### Opdrachten
1/ Op welke datum diende verzoeker volgens de tekst over de bijstandszaak bij de Rechtbank Haarlem zijn aanvraag voor een uitkering in?
2/ Schrijf verder aan de tekst over de bijstandszaak bij de Rechtbank Haarlem, te beginnen na de laatste zin.

### Brontekst
------------------------------

ECLI:NL:RBHAA:2012:BY8811

Rechtbank Haarlem

Datum uitspraak
12 november 2012
Publicatiedatum
5 april 2013
Zaaknummer
AWB 12/4810
Instantie
Rechtbank Haarlem
Type
Uitspraak
Procedures
  • Voorlopige voorziening
Rechters
  • A.C. Terwiel - Kuneman
Vindplaatsen
  • Rechtspraak.nl
AI samenvatting door LexboostAutomatisch gegenereerd

Voorlopige voorziening in het kader van de Wet werk en bijstand

In deze zaak heeft de voorzieningenrechter van de Rechtbank Haarlem op 12 november 2012 uitspraak gedaan in een verzoek om voorlopige voorziening in het kader van de Wet werk en bijstand (Wwb). Verzoeker had op 20 september 2012 een aanvraag ingediend voor een uitkering, welke door verweerder was afgewezen omdat verzoeker niet alle gevraagde gegevens had verstrekt. Na bezwaar gemaakt te hebben op 22 oktober 2012, vroeg verzoeker de voorzieningenrechter om een voorlopige voorziening. Tijdens de zitting op 12 november 2012, waar verzoeker en zijn gemachtigde aanwezig waren, werd duidelijk dat de bewijsstukken die verzoeker had overgelegd onvoldoende waren om zijn recht op bijstand vast te stellen. Verzoeker had in het verleden een restaurant in Nederland, maar was in 2006 naar Egypte teruggekeerd. Hij had daar een appartement geërfd, maar dit was in een voorlopige verkoopovereenkomst aan zijn zus verkocht. De voorzieningenrechter oordeelde dat er onverwijlde spoed was, gezien de betrokken belangen, en besloot het verzoek om voorlopige voorziening toe te wijzen. Het primaire besluit werd geschorst vanaf 22 oktober 2012 tot een week na de beslissing op bezwaar. Tevens werd verweerder opgedragen om verzoeker voorschotten te verstrekken ter hoogte van 90% van de bijstandsnorm. De proceskosten werden op € 874,-- vastgesteld, te betalen aan de griffier, en het door verzoeker betaalde griffierecht van € 42,-- moest worden vergoed. De uitspraak werd openbaar gedaan en er stond geen rechtsmiddel open tegen deze beslissing.

------------------------------

### Beschikbare gegevens

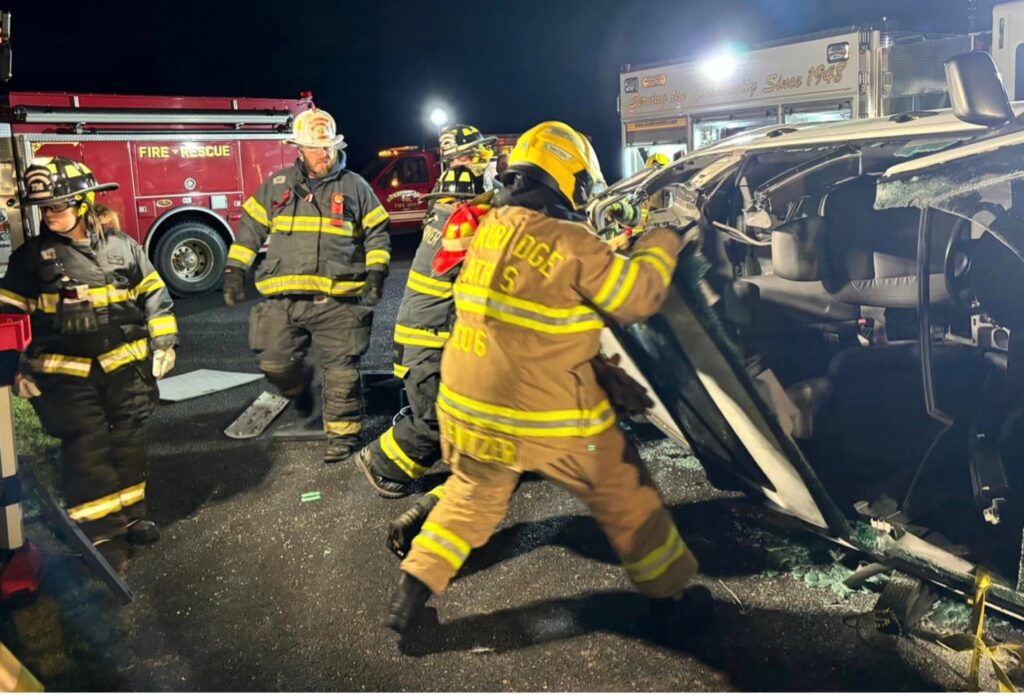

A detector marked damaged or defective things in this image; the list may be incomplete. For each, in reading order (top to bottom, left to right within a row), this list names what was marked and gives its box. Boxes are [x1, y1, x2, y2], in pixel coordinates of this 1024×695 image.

------------------------------

### Antwoorden
1/ Op 20 september 2012.

2/
Uitspraak

RECHTBANK Haarlem
Sector bestuursrecht
zaaknummer: AWB 12/4810
proces-verbaal van de mondelinge uitspraak van de voorzieningenrechter van
12 november 2012 in de zaak tussen
[naam verzoeker], te [woonplaats], verzoeker
(gemachtigde: mr. C.H. Hoetmer),
en
het college van burgemeester en wethouders van Haarlem, verweerder
(gemachtigde: R.C. de Vos).
Procesverloop
Bij besluit van 20 september 2012 (het primaire besluit) heeft verweerder verzoekers aanvraag om toekenning van een uitkering ingevolge de Wet werk en bijstand (Wwb) afgewezen, omdat verzoeker niet alle gevraagde gegevens aan verweerder heeft verstrekt.
Verzoeker heeft op 22 oktober 2012 tegen het primaire besluit bezwaar gemaakt. Hij heeft voorts op diezelfde datum de voorzieningenrechter verzocht om een voorlopige voorziening te treffen.
Het onderzoek ter zitting heeft plaatsgevonden op 12 november 2012. Verzoeker is verschenen, bijgestaan door zijn gemachtigde. Verweerder heeft zich laten vertegenwoordigen door zijn gemachtigde.
Na afloop van de zitting heeft de voorzieningenrechter onmiddellijk uitspraak gedaan.
Beslissing
De voorzieningenrechter:
- wijst het verzoek om een voorlopige voorziening toe;
- schorst het primaire besluit van 20 september 2012 per 22 oktober 2012 tot een week na bekendmaking van de door verweerder te nemen beslissing op bezwaar;
- draagt verweerder op om vanaf 22 oktober 2012 aan verzoeker voorschotten te verstrekken ter hoogte van 90% van de voor hem geldende bijstandsnorm;
- veroordeelt verweerder in de door verzoeker gemaakte proceskosten tot een bedrag van € 874,-- , te betalen aan de griffier van de rechtbank;
- gelast verweerder het door verzoeker betaalde griffierecht van € 42,-- aan hem te vergoeden.
Overwegingen
1. De voorzieningenrechter geeft hiervoor de volgende motivering.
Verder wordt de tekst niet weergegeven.